At some point during the lifecycle of your business, you will no doubt determine that you need to know the value of your business.
You may desire a valuation for business planning purposes, or you may require a valuation for IRS or regulatory reasons. No matter what the reason for the valuation, knowing how to select the right valuation professional for your particular needs, and what to expect during thevaluation process will lead you to a successful outcome.
Selecting Your Business Valuation Professional
Understanding the qualifications of your valuation professional will prove to be invaluable. While knowledge of finance, business and tax laws are essential, industry knowledge and sound judgement are equally important. Each of these qualities can be gauged by reviewing the business appraiser’s credentials, track-record and references.
As you begin to research the qualifications of business appraisers keep in mind that although no certification or licenses are required to perform valuations, reviewing the credentials of the professional will certainly give an indication of their expertise. With so many different valuation designations from different organization existing, it can be difficult to know which ones to trust. Among all of the credentials available, individuals holding the Accredited Senior Appraiser (ASA) designation, offered through The American Society of Appraisers, go through the most stringent application and examination process. You’ll know you are on the right track if your business valuation professional holds an ASA designation which can easily be verified at http://www.appraisers.org/find-an-appraiser.
Next, review the valuation appraiser’s track-record. Has the appraiser been successful in dealing with valuations that have been challenged? It is not uncommon for the Internal Revenue Service (IRS) to scrutinize certain financial information used to value a business. Ask the valuation professional about their success rate in dealing with the IRS. A competent expert will arrive at a proper value and be able to justify and overcome IRS challenges.
Finally, check the references of valuation professionals. A reputable valuation expert will have relationships with numerous professional service providers such as attorneys, accountants, and wealth advisors. Your valuation professional should be able to provide you with a number of solid references which demonstrate his or her skill level, judgement and industry expertise.
If the valuation expert passes each of the above tests, you should feel confident that you have selected a professional who will take the time to develop a clear understanding of your company and the marketplace to derive a reasonable value.
Scope of Valuation Engagement
The valuation process starts with a conversation with the business valuation professional. During this discussion the valuation appraiser will ascertain the reason for the valuation and the nature of your business, as well as the percentage and type of interest to be valued. This conversation typically takes no more than 15-30 minutes.
Once the facts are gathered about the proposed engagement, the valuation professional will create an engagement letter which outlines the terms and objectives of the valuation, including the reason for the valuation, the valuation date, the cost and time frame. After you have read the engagement letter to ensure all of the facts are correct, you can sign and return the letter to initiate the engagement.

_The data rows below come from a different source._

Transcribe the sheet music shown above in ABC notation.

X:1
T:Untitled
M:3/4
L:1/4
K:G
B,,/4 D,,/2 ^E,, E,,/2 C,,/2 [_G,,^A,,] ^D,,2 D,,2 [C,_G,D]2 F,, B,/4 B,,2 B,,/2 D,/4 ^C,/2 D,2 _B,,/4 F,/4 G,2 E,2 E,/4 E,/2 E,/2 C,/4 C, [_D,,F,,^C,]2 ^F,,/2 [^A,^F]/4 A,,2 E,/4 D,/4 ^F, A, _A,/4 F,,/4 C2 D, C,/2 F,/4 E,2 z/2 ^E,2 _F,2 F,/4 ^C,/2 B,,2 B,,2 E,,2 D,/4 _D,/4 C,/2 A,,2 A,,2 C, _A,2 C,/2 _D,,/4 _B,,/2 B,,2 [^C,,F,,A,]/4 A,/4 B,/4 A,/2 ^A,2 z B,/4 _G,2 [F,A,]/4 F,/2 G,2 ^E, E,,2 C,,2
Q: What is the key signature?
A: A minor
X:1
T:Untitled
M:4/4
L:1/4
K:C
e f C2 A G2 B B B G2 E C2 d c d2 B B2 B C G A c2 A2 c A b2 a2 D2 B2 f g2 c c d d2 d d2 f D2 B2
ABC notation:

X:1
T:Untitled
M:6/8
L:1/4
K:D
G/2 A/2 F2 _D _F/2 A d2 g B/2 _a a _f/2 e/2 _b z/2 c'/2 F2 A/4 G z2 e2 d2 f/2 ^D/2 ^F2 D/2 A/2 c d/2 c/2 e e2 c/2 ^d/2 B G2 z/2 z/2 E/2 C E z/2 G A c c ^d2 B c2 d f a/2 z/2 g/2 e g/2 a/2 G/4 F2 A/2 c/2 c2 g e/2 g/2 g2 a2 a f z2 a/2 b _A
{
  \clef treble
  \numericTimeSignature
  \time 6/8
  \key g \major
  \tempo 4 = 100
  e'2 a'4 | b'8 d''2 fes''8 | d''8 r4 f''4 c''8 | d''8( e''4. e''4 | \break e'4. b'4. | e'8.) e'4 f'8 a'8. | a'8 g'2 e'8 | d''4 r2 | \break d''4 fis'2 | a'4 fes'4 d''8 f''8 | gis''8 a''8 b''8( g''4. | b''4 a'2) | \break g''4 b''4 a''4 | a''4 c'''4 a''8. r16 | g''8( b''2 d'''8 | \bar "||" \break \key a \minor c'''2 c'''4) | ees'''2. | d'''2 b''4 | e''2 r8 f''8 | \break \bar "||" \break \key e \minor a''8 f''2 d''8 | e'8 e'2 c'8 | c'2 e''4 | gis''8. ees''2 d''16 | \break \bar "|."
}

Your main responsibility during the valuation process is to provide the valuation professional information about your business. At the beginning of the engagement, the valuation company will provide you a request for documents. The list will include items such as financial statements for the last several years, business plans and forecasts, articles of incorporation, operating agreements, various schedules, contracts, etc. Providing accurate documents in a timely fashion will generally ensure your valuation report is completed quickly and accurately.
The valuation company will want to do a site-visit. This visit includes a tour of your facilities, as well as a sit-down meeting involving the valuation professional and members of the management team. By this time, the valuation professional has reviewed historical financial statements and other relevant documents so that he or she can discuss items like the profitability of the company and the condition of the balance sheet, and any other relevant facts. The condition of the business, factors that drive value, various milestones achieved over the business lifecycle, and goals and forecasts will be of particular interest to the interviewer.
Research and Analysis
Equipped with information, the valuation professional will begin the process of valuing the company. The process includes valuation modeling, a process of constructing mathematical models, generally in spreadsheets, that seek to accurately reflect the historical and forecasted operations of the company. The models used might range from the very simple to the very complex, depending on the nature of the company. The models used will ultimately be based on one or more of three overall valuation approaches.
Upon a complete analysis of your business and industry, and a reconciliation of the valuation approaches, a value will be determined. This is usually an iterative process as the valuation will go through several rounds of peer review among the valuation team to form a solid rationale for the valuation. Once the value is determined, a thorough report will be provided to you in a draft version. You will be given the opportunity to review the report and provide feedback, as needed. Once the draft version has been approved, you will receive a signed copy of the final report.
This is a highly simplified version of the valuation process, but gives you an idea of what to expect.